Your goal:
With pictures left out, copy exactly every line from the one containing "Psx3 Mıddle Earth Shadow Of Mordor" through the end of the material.

The data:
- - - - -
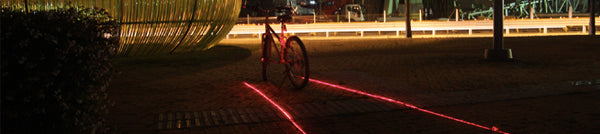 Cool bike lights - header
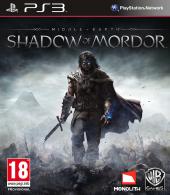 Psx3 Mıddle Earth Shadow Of Mordor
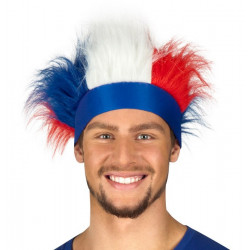 Bandeau France avec cheveux tricolores Accessoires de fête 61995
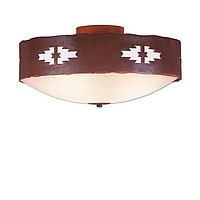 Southwest Style Close-to-Ceiling Lights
- - - - -
Task response:
 Psx3 Mıddle Earth Shadow Of Mordor
 Bandeau France avec cheveux tricolores Accessoires de fête 61995
 Southwest Style Close-to-Ceiling Lights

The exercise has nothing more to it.